As such, there is significant need for novel treatment options in beta-thalassemia. Gene therapy — in which a patient’s own stem cells are collected, treated in the laboratory to introduce heathy copies of the beta globin gene, and then returned to the patient — is one such potential strategy.
“These clinical gene therapy trials represent the results of decades of research that have now refined the process by which the function of a single, disease-causing gene can be restored. One key aspect is that a patient is their own donor, which overcomes some of the fundamental limitations of conventional transplantation for many patients,” said Thompson, also the associate director of Equity and Minority Health at the Robert H. Lurie Comprehensive Cancer Center of Northwestern University.
In the studies, the investigators evaluated the safety and efficacy of gene therapy using a lentiviral vector to deliver a normal copy of the beta-globin gene into the patient’s stem cells. Twenty-two participants with beta-thalassemia were enrolled in two phase I/phase II clinical trials across the U.S., Australia, Thailand and France. All received chemotherapy prior to reinfusion of their modified stem cells.
The investigators found that at a median follow-up of 26 months, the majority of patients receiving the treatment had reduced or completely eliminated their need for blood transfusions.
Further, the therapy appeared to be safe; the majority of side effects experienced were those typical of transplantation, and no serious side effects related to the gene transfer were reported.
These studies could pave the way for a viable treatment option for thalassemia patients in the near future.
While the findings are promising, the investigators note the need for continued long-term follow-up and a phase III trial.
“These studies have been a successful international collaboration and could pave the way for a viable treatment option for thalassemia patients in the near future,” Thompson said. “We will continue to collect safety data and follow the patients for a total of 15 years, but we are encouraged by how well patients have tolerated the process.”
Based on the results of the research, the scientists are also exploring further refining the therapy, including modifying vector copy number, as well as evaluating how outcomes might vary based on the genetic subtype of beta-thalassemia.
The findings also have important implications for other genetic diseases beyond thalassemia. For example, investigators at Lurie Children’s and other institutions are currently evaluating a similar treatment strategy for patients with sickle cell disease, another inherited blood disorder.
“Gene therapy may be a modality that could be applied to a number of other inherited diseases,” Thompson said. “Our report represents a major advancement from a research perspective and supports the feasibility of gene therapy as an actual treatment for thalassemia, which is clearly what really matters to patients.”

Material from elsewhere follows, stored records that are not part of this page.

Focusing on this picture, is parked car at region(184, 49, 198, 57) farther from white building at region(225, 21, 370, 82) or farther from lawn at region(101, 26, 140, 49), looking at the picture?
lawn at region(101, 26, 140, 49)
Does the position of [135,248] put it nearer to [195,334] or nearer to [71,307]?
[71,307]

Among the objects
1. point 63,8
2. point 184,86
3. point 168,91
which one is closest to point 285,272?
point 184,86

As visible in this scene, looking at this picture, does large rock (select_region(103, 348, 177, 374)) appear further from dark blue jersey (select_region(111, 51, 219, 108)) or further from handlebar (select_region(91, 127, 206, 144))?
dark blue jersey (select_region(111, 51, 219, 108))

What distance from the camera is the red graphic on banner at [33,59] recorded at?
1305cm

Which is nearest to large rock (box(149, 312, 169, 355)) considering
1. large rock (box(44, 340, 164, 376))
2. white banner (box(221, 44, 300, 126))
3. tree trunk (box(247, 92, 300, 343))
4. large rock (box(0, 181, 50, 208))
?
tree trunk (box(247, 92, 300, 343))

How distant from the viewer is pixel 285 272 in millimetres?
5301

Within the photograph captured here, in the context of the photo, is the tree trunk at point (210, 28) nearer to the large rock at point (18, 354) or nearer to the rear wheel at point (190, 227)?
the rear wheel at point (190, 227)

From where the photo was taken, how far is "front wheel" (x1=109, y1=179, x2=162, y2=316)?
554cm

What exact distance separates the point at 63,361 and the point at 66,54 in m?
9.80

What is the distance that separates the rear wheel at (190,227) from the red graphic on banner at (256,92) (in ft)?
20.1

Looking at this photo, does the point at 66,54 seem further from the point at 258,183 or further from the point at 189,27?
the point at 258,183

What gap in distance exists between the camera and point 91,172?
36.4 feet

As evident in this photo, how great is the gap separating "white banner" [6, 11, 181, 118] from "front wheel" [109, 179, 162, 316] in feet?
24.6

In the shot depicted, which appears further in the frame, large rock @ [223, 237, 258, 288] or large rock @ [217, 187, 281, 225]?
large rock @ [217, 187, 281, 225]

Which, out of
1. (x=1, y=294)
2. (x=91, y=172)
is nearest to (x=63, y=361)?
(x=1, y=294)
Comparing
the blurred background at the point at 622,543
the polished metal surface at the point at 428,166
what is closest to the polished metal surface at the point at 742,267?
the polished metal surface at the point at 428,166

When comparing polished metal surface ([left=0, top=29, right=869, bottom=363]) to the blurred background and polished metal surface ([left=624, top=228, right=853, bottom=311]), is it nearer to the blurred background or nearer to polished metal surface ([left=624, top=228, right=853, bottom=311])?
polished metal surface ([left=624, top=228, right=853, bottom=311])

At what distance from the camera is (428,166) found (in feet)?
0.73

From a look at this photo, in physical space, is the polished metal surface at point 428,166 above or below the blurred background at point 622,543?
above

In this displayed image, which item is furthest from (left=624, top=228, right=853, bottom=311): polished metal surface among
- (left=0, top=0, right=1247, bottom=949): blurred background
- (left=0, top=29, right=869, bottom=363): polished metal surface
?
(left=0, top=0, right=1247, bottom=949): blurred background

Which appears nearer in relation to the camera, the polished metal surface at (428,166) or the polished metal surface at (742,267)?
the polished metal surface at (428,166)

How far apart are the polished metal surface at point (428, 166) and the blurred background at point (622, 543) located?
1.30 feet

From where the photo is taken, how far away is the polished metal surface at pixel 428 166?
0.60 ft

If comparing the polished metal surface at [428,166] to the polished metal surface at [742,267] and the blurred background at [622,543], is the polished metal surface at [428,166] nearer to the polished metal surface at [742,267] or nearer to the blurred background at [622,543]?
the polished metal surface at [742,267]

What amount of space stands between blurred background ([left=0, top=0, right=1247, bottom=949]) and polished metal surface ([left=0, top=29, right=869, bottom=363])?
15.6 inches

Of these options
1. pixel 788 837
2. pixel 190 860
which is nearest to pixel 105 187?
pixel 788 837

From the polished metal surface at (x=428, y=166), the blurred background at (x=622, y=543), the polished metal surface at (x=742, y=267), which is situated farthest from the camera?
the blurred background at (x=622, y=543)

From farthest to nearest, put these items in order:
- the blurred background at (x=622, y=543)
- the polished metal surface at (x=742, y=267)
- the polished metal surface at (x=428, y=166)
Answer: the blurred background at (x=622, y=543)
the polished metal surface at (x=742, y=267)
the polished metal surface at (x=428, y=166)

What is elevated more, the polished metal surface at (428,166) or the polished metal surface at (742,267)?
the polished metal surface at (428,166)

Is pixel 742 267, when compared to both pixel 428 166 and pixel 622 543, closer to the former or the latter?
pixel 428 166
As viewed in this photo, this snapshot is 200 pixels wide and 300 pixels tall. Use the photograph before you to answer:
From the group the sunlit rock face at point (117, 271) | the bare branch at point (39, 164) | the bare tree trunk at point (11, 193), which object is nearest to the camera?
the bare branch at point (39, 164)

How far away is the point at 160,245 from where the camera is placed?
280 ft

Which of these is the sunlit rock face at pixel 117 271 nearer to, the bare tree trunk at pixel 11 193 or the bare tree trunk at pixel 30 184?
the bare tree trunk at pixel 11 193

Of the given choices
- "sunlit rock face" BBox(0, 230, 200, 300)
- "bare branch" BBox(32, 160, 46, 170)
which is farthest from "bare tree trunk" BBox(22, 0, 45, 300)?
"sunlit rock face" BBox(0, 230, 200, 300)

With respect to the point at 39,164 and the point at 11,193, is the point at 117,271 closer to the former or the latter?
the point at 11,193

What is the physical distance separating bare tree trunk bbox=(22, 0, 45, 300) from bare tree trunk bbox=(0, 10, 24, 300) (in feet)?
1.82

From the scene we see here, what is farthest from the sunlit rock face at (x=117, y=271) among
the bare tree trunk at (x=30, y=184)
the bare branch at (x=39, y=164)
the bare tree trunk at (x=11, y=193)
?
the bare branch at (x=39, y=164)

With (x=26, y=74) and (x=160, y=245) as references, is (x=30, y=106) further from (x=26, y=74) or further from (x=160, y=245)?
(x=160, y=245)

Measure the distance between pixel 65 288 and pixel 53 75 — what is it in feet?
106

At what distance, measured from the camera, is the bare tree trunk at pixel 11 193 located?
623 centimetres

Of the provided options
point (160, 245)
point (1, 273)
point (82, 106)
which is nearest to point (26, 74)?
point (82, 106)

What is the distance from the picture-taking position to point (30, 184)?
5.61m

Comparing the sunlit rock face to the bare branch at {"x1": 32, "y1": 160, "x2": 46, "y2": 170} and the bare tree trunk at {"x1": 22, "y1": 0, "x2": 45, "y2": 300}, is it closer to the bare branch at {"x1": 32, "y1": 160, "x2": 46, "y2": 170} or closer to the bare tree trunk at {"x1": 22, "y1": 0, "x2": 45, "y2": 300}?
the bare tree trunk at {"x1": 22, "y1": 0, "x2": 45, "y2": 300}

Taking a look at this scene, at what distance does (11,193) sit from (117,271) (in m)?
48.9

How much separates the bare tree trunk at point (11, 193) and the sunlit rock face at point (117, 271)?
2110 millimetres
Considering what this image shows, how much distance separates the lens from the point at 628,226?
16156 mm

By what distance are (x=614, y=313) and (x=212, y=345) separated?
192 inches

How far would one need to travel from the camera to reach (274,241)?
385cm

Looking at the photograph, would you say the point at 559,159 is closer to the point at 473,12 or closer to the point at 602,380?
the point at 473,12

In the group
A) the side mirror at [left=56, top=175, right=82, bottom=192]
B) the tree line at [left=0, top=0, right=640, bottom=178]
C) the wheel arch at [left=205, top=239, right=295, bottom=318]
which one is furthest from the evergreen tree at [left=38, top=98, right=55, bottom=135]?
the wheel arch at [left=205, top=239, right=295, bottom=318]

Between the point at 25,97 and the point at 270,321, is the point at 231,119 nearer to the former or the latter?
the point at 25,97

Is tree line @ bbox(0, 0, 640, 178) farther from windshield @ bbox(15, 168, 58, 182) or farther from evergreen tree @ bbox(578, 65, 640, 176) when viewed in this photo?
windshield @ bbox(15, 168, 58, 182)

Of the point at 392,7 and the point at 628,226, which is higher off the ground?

Thompson is also currently the president of the American Society of Hematology, the largest hematology organization in the world.
Both clinical trials reported in the study, HGB-204 and HGB-205, were supported by bluebird bio, which manufactures the gene therapy. HGB-204 was also supported by the National Center for Advancing Translational Sciences, National Institutes of Health, through Grant UL1TR000003 and/or Grant UL1TR001878. For HGB-205, funding for the Biotherapy Clinical Investigation Center was provided by Assistance Publique Hopitaux de Paris and INSERM. Funding was also provided by France’s Commissariat à l’Energie Atomique et aux Energies Alternatives (CEA) and by a “Chaire Industrielle” granted by France’s Agence National de la Recherche (ANR).